- [Brano del documento]
Ironia, accumulo, citazione

È evidente, comunque, che Caporossi non vuole ripetere pedissequamente l’esercizio delle biografie esemplari o del «conte philosophique»; vuole semmai piegarlo a nuove esigenze storiche ed estetiche, che rifiutano in partenza l’adesione a un exemplum morale, la sua necessità (e infatti, si dice, «ogni personaggio […] ostende un aspetto poco edificante dell’essere umano»). Le biografie caporossiane sono dunque parodie, anche, tanto dei personaggi antologizzati quanto delle tecniche del conte.

Tale tendenza parodica si scorge principalmente nello stile, un martello che inclina la compostezza della struttura del libro, esagera o a fa affogare nel vizio i protagonisti dei racconti. E alla base di questo delirio ci sono tre tecniche, spesso intrecciate fra loro: l’ironia, l’accumulo e la citazione. L’ironia – sappiamo dall’etimologia del termine – è un gioco del “contrario”, e ha lo scopo di ribaltare e abbassare tanto il tono del conte philosophique – altrimenti “elevato” – quanto il mito dei personaggi (non per questo squalificandoli, anzi commisurandoli alla sensibilità moderna, e cioè, in certo senso, esaltandoli): per questo verso, il libro viene attraversato da una serie di giochi umoristici, freddure, calembours. L’accumulo, poi, permette di inspessire la caratura simbolica del personaggio, che diventa così un sasso lanciato nel lago dell’estetica umana, da cui si diramano cerchi di senso sempre più larghi. E infine interviene la citazione – strumento ironico a sua volta, decontestualizzante – che porta a termine un compito complementare a quello dell’accumulo: radiografa il protagonista, individua i punti che compongono la sua costellazione e che disvelano, soprattutto, il suo linguaggio.

Anacronismo e archetipo

La struttura dell’inventario e la costituzione di un linguaggio-arca – citazionista, sarcastico e spregiudicatamente accumulatorio (si passa senza soluzione di continuità dal greco al turpiloquio) – sono la conditio sine qua non dell’obiettivo centrale dell’Opus. Questo obiettivo consiste in una forma allucinata di apoteosi per cui il personaggio-artista, il personaggio-filosofo o, insomma, il personaggio-esempio, viene convertito in centro gravitazionale, buco della storia orientato secondo un certo significato e scolpito nei bordi dal proprio corredo genetico-semantico (opere, episodi biografici, ricezione critica, analogie).

In questo modo Hegel diventa il «filosofare con la memoria», Fibonacci la scoperta del «numero corrispondente al nome di Dio», Michelangelo l’artista che «non pensa, sente», e così di seguito, con Rimbaud che – raccontandosi tramite la sequenza delle lettere dell’alfabeto – chiude il libro nel segno della disintegrazione (tautologica) del linguaggio. Ma se i personaggi vengono staccati dalla storia e rifunzionalizzati ad archetipi – o, detto in altre parole, vengono significati dalla storia e la significano a loro volta, al punto da potersi elevare a figure metastoriche – è evidente come essi possano anche alterare il tempo di cui sono figli, farsi anacronistici. Allora il Marx “metamorfico” potrà citare senza problemi «Giuseppe Pinelli», il «post-punk» e «Van Basten», De Sade potrà appellare il «dottor Freud», Nietzsche la «NASA».

Il secondo Opus di Caporossi, in conclusione, quando ribalta (ironizza) le vite esemplari, non lo fa solo sul piano provocatorio, bensì e soprattutto su quello ontologico: le vite e agiografie (non dimentichiamo Maria e Maddalena) prevedono anzitutto una storia, sono esemplarità in quanto avvenute – fisicamente o miticamente è secondario – mentre il conte di Caporossi assomiglia di più a una statistica di significati generabili da una certa vita-opera, disarcionata dalla sua storia, quindi irriducibilmente anacronistica, profetica e contaminatrice. Il Joker, personaggio senza storia, suggella questa prospettiva: di figure-simbolo che ribaltano ironicamente la storia e diventano archetipi.

- [Materiale raccolto]
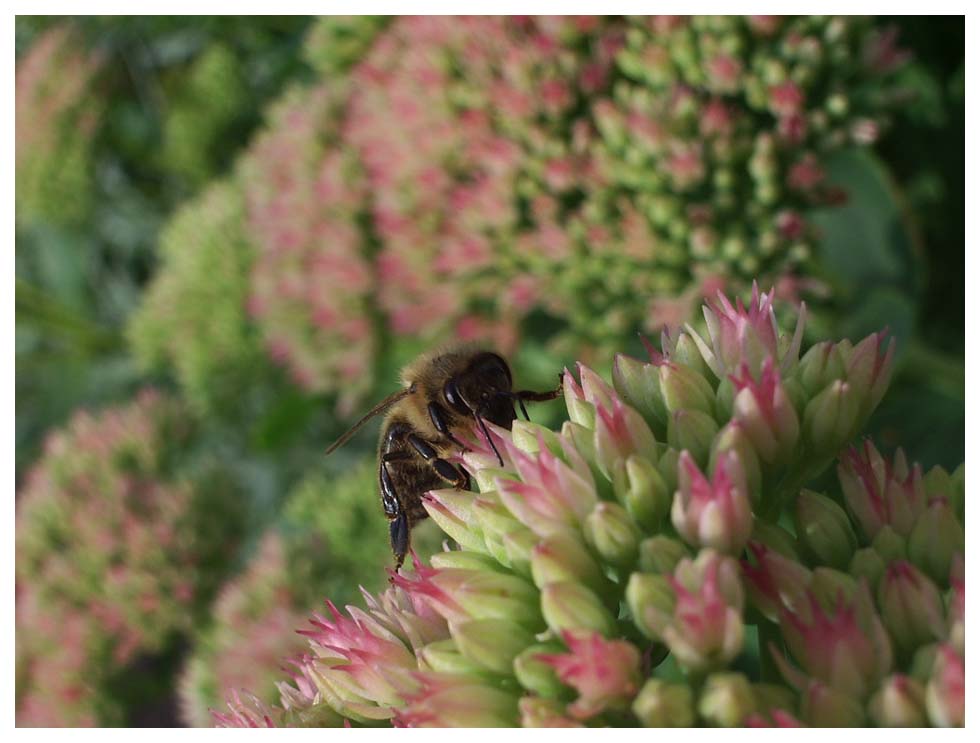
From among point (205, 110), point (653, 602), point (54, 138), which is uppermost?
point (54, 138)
...
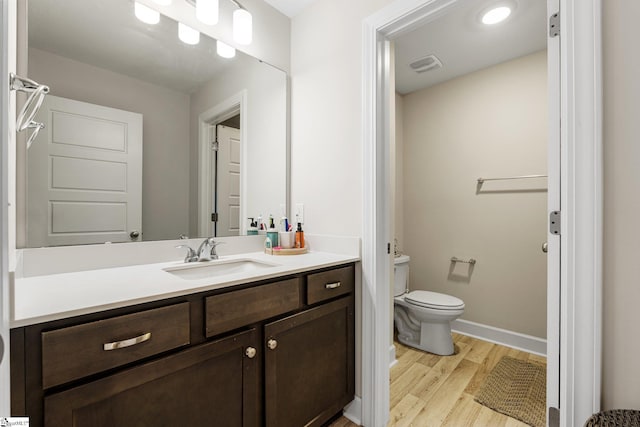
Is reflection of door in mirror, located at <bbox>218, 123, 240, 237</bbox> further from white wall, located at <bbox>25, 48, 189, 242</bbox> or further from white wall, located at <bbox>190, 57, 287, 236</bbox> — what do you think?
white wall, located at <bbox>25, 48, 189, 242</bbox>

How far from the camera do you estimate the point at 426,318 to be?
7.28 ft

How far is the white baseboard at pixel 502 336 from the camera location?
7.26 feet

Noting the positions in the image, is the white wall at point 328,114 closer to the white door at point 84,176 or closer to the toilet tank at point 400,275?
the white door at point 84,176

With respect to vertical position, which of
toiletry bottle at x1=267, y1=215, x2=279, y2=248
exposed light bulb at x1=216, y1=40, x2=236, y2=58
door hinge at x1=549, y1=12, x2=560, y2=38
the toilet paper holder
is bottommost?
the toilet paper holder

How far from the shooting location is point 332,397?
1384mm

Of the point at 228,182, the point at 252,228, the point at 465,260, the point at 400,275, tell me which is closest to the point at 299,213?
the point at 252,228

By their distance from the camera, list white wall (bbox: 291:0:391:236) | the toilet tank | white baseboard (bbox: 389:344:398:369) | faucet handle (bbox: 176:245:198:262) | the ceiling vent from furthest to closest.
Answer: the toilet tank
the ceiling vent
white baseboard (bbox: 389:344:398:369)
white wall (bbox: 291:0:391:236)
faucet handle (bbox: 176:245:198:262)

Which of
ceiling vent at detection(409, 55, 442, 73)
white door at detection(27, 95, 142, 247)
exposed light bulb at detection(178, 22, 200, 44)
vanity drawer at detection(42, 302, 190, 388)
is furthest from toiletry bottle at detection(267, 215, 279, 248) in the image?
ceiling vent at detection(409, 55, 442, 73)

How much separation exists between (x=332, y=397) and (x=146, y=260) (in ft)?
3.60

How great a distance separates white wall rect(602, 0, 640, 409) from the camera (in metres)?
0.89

- [Consegna A] Nel brano sull'Opus di Caporossi, quali sono le tre tecniche indicate alla base del delirio parodico dello stile?
- [Consegna B] Trascriva fedelmente dal brano sull'Opus di Caporossi il passo compreso tra "Il secondo Opus" e "e diventano archetipi.", estremi inclusi.

- [Soluzione esercizio A] L'ironia, l'accumulo e la citazione.

- [Soluzione esercizio B]
Il secondo Opus di Caporossi, in conclusione, quando ribalta (ironizza) le vite esemplari, non lo fa solo sul piano provocatorio, bensì e soprattutto su quello ontologico: le vite e agiografie (non dimentichiamo Maria e Maddalena) prevedono anzitutto una storia, sono esemplarità in quanto avvenute – fisicamente o miticamente è secondario – mentre il conte di Caporossi assomiglia di più a una statistica di significati generabili da una certa vita-opera, disarcionata dalla sua storia, quindi irriducibilmente anacronistica, profetica e contaminatrice. Il Joker, personaggio senza storia, suggella questa prospettiva: di figure-simbolo che ribaltano ironicamente la storia e diventano archetipi.